Литмир - Электронная Библиотека

– Сесилия! – окрикнул Хайрам дородную девицу, когда та особенно сильно ткнула Мэтью носом в правую коленную чашечку. – Да что с тобой такое?

– Боюсь, это мне неизвестно, – последовал ответ Мэтью, догадавшегося, впрочем, что Сесилия вспоминает привольную юность в свинарнике. Несмотря на чистые брюки, сорочку и чулки, он явно источал некий знакомый ей аромат.

– Неймется ей. – Пейшенс, крупная и могучая женщина с седыми волосами, убранными под голубой ситцевый чепец, сидела возле очага и раздувала мехами огонь под сковородкой. – Блажь на свинью нашла.

Хайрам – белобородый здоровяк под стать жене, со светло-карими глазами цвета глины, с которой он работал не покладая рук, – глотнул чаю. Сесилия сделала круг по кухне, а затем вновь залезла под стол и с фырканьем ткнулась Мэтью в колено.

– Помнишь, она так же чудила за два дня до пожара? А ну как беду пророчит?

– Вот уж не думал, что Сесилия у нас предсказывает будущее. – Мэтью отодвинулся от стола, однако свинка продолжала тыкаться в него рылом.

– Ты ей по душе, – посмеялся Хайрам. – Может, она чего сказать тебе хочет, а?

Опоздала на денек, подумал Мэтью.

– Я тут вспомнила, – тихо проговорила Пейшенс, вновь приступая к работе, – как к нам в последний раз доктор Годвин захаживал. За тарелками. Припоминаешь, Хайрам?

– Доктор Годвин? – Хайрам немного сощурился. – Хмм.

– А при чем тут Годвин? – спросил Мэтью, чувствуя, что ему, вероятно, полезно будет это знать.

– А! Пустяки. – Хайрам глотнул чаю и принялся за последний оладушек.

– Видно, не совсем уж пустяки, – вставил Мэтью, – раз вы это помянули.

Гончар пожал плечами:

– Да что со свиньи возьмешь?

– Значит, свинья имеет отношение к доктору Годвину?

– Ну дак когда он за тарелками заходил… В тот день она так же колобродила.

– В тот день?.. – Мэтью уже понял, что это был за день, но не удержался: – Когда его убили, верно?

– Глупости это все, – буркнул Хайрам и поерзал на стуле, думая, что пора бы ему привыкнуть к безустанным расспросам Мэтью и тем более к этому проницательному взгляду, каковым юноша сверлил собеседника, почуяв подвох. – Да я и не помню, в тот день оно случилось или после… А тебе, Пейшенс, спасибо!
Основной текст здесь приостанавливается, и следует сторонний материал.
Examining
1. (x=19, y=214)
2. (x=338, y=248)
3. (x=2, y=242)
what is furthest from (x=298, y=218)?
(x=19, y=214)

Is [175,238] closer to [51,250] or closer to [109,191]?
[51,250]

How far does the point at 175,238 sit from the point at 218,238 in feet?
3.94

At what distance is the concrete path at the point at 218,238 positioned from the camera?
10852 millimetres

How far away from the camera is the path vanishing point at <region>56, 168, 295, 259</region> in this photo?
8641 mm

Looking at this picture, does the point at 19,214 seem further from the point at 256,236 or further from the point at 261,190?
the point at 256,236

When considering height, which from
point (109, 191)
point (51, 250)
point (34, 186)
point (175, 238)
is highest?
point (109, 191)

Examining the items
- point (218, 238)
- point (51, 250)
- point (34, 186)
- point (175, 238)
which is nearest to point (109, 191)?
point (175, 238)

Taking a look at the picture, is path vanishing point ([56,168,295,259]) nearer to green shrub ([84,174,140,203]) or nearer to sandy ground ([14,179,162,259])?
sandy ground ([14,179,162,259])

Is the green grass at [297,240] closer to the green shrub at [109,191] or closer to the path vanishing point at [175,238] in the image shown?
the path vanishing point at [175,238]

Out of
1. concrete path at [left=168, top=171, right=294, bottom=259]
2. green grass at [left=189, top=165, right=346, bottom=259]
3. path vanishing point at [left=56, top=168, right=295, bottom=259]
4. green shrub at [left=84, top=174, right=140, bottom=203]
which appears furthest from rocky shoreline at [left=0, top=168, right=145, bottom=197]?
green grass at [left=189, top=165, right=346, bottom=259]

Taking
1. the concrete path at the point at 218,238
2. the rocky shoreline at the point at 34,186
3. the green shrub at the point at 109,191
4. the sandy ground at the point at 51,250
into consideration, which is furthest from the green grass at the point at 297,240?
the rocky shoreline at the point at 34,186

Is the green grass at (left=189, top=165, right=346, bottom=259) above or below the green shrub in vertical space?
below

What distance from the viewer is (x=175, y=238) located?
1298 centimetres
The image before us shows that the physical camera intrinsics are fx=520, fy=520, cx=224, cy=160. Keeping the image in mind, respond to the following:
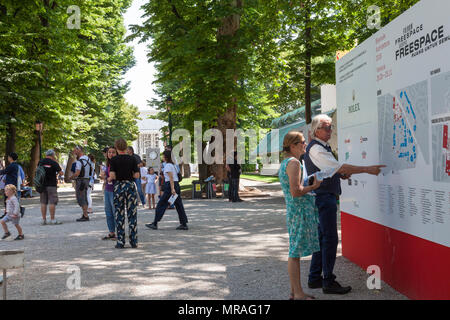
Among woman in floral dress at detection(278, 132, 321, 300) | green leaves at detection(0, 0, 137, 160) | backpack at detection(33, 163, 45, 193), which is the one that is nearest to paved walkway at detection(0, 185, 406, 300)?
woman in floral dress at detection(278, 132, 321, 300)

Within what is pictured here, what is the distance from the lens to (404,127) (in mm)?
5363

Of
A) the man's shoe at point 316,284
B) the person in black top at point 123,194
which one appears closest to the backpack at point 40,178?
the person in black top at point 123,194

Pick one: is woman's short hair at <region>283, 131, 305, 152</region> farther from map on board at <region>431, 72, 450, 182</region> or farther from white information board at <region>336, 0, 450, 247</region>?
map on board at <region>431, 72, 450, 182</region>

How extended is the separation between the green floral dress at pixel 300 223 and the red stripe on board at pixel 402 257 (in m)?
0.97

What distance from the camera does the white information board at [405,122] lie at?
4574 millimetres

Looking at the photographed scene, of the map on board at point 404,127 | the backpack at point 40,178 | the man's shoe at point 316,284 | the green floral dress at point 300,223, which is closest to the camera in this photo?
the map on board at point 404,127

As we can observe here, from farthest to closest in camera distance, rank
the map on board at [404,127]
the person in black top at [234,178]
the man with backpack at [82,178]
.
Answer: the person in black top at [234,178] → the man with backpack at [82,178] → the map on board at [404,127]

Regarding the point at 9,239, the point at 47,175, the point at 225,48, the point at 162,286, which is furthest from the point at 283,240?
the point at 225,48

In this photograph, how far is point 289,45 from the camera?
20969mm

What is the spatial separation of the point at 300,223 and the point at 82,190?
10163mm

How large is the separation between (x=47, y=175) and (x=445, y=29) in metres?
11.1

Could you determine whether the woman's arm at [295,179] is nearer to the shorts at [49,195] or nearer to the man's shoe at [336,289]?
the man's shoe at [336,289]

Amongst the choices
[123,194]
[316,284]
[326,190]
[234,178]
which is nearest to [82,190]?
[123,194]

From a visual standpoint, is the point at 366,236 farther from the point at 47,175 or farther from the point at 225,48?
the point at 225,48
Нашла тему для разговора…

– Я же не со зла, ладно тебе!.. – сконфузилась его супруга. – Просто думала вслух.

– Может, хватит уже?! – Раздосадованный Мэтью вскочил со стула, чтобы убраться подальше от Сесилии. Брюки у него совершенно промокли на коленях от ее слюны. – Мне пора, надо сбегать по одному делу перед работой.

– Булочки почти готовы, – сказала Пейшенс. – Садись, судья подож…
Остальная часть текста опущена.